In pertinent part, at the time of trial the ordinance provided:
The West Orange Code, available on the township's website, contains what appears to be an amended version of West Orange, N.J., Code § 14-8.2(a)(2). Because the parties do not dispute which version of the Code was in effect at the time the summons was issued, we do not address the revised current language.
§ 14-8.2 Appearance of Exterior of Premises and Structures.
a. Residential and Nonresidential. The exterior of the premises, the exterior of dwelling structures and the condition of accessory structures shall be maintained so that the appearance of the premises and all buildings thereon shall reflect a level of maintenance in keeping with the residential
standards of the neighborhood or such higher standards as may be adopted as part of a plan of urban renewal by the Township and such that the appearance of the premises and structures shall not constitute a blighting factor for adjoining property owners nor an element leading to the progressive deterioration of the neighborhood with the accompanying diminution of property values including the following:
. . . .
2. Landscaping.
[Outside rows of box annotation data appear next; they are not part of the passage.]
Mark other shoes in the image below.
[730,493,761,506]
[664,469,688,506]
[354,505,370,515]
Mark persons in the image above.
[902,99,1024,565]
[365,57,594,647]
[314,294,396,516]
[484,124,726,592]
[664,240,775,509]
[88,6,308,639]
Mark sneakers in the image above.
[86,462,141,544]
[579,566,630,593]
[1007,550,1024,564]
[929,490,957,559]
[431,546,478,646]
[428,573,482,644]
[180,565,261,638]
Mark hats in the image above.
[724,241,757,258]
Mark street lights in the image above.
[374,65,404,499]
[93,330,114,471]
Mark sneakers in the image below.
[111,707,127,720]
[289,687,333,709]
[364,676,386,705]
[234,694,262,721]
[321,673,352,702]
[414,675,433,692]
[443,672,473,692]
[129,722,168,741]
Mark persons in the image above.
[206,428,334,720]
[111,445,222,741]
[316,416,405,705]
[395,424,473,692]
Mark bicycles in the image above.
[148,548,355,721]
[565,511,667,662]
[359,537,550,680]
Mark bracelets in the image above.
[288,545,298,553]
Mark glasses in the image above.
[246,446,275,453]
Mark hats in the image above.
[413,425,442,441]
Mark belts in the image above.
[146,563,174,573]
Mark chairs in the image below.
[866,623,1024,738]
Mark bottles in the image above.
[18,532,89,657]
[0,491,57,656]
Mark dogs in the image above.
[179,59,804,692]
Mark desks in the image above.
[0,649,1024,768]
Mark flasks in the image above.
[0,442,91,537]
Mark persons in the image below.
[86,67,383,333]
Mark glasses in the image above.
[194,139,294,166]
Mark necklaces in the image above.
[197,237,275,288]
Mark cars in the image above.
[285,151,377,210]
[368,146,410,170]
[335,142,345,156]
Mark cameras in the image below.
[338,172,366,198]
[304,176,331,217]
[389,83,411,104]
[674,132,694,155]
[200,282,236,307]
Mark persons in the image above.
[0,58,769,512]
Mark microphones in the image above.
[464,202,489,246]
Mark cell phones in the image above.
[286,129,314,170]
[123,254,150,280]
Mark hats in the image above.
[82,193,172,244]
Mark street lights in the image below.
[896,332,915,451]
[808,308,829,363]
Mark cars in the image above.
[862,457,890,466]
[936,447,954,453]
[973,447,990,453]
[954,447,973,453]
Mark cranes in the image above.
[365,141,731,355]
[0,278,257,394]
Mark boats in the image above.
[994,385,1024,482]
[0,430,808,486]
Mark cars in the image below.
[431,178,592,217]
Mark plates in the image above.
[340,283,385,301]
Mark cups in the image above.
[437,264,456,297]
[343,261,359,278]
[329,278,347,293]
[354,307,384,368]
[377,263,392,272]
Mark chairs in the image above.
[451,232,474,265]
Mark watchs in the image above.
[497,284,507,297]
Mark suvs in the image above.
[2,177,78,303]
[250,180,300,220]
Premises shall be kept landscaped and lawns, hedges and bushes shall be kept trimmed and from becoming overgrown and unsightly where exposed to public view and where the same constitute a b[l]ighting factor depreciating adjoining property and impairing the good residential character of the neighborhood.
[Emphasis added.]
On September 1, 2011, Michael Grandusky, a West Orange property maintenance inspector, visited defendant's property and observed that, as he phrased it, "[t]he grass was overgrown, and there w[ere] various piles of branches and vines and stuff along the bare spots of the property[.]" Grandusky testified that on that same day he left a Notice of Violation at the house and also mailed a copy to defendant.
Grandusky returned to the property on September 16, 2011. On that day, he took several photographs depicting the conditions of defendant's yard. The inspector met with defendant that day to "discuss[] the violations with him, and to try to get him to clean the property up." During the discussion, defendant stated that the debris was purposefully left in piles to dry so that it could then be turned into mulch. Grandusky informed defendant that such a course of action was fine, however, the piles of debris needed to be kept somewhere that was not visible from the street in order to comply with West Orange's Code. With respect to the tall grass, Grandusky informed defendant that he needed to mow the grass along the slope of his property, as other neighbors do. Grandusky testified that he then gave defendant a reasonable time period to do the work which, according to Grandusky, was "basically 30 days."
On October 11, 2011, Grandusky returned and took additional photographs of the property. That same day, he issued a summons to defendant, charging him with a violation of West Orange, N.J., Code § 14-8.2(a)(2) for "failure to maintain exterior of the property." Grandusky apparently also made three later visits to the property on October 28, November 21, and December 14, 2011, at which time he took additional photographs. On those additional visits, Grandusky observed that the property had remained unkempt. He acknowledged that defendant had made certain improvements to the premises, but testified that new debris had appeared.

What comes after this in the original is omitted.